One of the changes that is occuring is that women are moving into at least a few of the professions that are dangerous, starting with airline pilots. Truck driving is another.
In addition some women are moving into some parts of construction as well. Note that some of the fatality issues are due to not being able to make a business case for available safer equipment. For example oil drilling where there exist rigs that all pipe handling is done by robots so there is no chain throwing, and minimal direct human handling of pipe segments.

At 10/02/2009 10:23 AM, Blogger QT said...


"some of the fatality issues are due to not being able to make a business case for available safer equipment".

Could you provide some data to document the extent of such activity?

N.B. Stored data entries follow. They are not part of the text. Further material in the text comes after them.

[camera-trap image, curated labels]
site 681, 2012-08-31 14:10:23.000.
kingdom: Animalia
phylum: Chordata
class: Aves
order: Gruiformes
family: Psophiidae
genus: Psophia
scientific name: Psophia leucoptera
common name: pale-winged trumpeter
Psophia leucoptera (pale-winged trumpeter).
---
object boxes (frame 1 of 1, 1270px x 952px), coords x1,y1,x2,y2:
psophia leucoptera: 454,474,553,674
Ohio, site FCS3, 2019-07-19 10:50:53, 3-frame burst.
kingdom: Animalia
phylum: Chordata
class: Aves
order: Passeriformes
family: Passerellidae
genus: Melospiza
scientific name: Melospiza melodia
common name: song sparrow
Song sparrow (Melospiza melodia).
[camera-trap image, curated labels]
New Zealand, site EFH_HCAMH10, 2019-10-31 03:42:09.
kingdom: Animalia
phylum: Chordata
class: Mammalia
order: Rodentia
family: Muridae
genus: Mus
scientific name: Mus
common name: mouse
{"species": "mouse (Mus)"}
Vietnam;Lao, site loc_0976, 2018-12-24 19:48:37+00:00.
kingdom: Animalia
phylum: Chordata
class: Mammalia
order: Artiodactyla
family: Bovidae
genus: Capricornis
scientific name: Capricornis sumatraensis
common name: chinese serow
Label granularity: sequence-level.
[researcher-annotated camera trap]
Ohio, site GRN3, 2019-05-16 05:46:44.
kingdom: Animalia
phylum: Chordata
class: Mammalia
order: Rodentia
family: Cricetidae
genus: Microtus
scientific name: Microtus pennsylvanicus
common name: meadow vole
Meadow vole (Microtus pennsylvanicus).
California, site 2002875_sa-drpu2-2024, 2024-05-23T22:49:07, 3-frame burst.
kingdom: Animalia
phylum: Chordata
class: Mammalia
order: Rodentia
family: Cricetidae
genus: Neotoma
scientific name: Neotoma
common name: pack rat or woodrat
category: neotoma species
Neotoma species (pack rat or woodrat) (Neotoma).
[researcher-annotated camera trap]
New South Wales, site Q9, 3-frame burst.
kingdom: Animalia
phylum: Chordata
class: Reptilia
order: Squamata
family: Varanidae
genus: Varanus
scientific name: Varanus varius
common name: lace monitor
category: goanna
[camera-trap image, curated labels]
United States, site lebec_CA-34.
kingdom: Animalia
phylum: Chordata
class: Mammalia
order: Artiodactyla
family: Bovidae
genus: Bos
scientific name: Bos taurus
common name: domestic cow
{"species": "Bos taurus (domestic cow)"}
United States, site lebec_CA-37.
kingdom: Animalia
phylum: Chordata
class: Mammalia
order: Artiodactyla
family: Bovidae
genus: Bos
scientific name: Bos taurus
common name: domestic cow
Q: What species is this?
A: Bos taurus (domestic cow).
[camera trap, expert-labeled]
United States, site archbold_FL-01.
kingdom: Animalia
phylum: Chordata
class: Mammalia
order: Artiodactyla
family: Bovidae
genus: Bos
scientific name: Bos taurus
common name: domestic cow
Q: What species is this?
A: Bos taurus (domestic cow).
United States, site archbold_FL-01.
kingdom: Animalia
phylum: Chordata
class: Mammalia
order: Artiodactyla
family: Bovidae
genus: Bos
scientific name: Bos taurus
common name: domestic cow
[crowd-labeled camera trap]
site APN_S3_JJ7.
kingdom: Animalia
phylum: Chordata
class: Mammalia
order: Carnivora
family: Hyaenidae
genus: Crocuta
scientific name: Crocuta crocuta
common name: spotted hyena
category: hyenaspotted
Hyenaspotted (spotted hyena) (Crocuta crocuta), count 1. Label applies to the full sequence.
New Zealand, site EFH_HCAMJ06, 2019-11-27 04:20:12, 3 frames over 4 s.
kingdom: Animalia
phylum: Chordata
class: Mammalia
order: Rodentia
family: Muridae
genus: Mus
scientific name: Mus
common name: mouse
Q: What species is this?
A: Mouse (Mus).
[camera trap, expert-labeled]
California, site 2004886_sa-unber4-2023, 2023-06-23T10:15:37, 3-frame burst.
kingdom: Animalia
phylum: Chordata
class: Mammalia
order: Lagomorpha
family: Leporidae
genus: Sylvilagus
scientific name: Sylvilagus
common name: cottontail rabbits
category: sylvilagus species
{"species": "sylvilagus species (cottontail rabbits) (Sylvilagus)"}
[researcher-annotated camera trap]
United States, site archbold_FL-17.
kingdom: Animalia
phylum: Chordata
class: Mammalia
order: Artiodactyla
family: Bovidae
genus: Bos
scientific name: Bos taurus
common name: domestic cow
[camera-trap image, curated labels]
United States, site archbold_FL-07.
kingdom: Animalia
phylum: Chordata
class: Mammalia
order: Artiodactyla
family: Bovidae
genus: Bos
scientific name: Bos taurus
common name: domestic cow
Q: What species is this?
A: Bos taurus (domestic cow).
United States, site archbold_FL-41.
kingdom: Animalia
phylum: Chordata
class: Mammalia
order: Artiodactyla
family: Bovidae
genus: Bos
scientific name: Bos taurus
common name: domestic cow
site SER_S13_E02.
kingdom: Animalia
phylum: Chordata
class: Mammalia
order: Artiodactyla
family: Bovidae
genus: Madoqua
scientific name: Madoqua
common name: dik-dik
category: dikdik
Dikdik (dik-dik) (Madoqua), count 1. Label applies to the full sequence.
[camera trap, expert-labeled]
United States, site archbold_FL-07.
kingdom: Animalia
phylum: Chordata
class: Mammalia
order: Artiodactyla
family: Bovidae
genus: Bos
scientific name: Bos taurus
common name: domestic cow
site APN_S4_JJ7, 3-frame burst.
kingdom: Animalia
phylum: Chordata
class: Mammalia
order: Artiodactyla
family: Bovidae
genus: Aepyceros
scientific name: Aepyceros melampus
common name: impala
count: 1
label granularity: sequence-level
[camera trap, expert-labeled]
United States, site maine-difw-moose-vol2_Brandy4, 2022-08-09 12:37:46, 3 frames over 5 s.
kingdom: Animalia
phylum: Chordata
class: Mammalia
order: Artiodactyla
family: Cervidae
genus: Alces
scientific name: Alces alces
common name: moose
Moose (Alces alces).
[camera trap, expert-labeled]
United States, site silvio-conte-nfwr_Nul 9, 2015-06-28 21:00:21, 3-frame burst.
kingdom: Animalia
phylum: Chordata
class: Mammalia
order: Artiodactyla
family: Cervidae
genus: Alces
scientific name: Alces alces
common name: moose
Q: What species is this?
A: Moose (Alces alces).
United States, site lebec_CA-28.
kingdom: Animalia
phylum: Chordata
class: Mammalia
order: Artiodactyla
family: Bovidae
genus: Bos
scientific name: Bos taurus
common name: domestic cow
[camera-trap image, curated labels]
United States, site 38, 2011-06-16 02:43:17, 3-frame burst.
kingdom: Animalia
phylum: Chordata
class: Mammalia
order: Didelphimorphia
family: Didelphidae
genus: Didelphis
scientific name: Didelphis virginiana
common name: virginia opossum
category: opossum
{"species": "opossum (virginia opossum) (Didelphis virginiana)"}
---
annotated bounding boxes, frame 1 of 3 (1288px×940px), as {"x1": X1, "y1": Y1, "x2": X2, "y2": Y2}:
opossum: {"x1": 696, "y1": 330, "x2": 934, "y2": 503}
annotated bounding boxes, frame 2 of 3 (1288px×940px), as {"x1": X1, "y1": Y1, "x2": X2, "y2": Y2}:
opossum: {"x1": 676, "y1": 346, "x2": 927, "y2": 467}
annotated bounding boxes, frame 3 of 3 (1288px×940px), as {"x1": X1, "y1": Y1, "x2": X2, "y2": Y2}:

Occuaptional fatalities were the lowest # in 2008 than any year since the Census of Fatal Occupational Injuries (CFOI) program
was first conducted in 1992
. It is notable that transportation incidents accounted for 2/3 of all fatalities. Airline fatalities accounte for only 189 deaths (3.8%) (how many of these represented passengers vs. airline personnel is not stated).

In my industry, construction, there have been huge advances in safety, for example in fall prevention and material handling. Accidents very often occur as a result of human error ie. a wiring error recently resulted in 640 amps going through a regular electrical receptacle. The error could have resulted in an accident but fortunately, only destroyed a drill that was plugged into the receptacle.

I find it difficult to believe that companies would find it profitable to kill their workers. Declining workplace fatalities would seem to suggest otherwise.

At 10/02/2009 10:54 PM, Blogger Lones Smith said...

- Exaggerate life value to $10M
- Assume 100M men working
- Exaggerate deaths to 5000
- Then death chance is 5000/100M
- So wage premium would then be at most $10M*5000/100M=$500
- Is this the size of the premium we are trying to explain?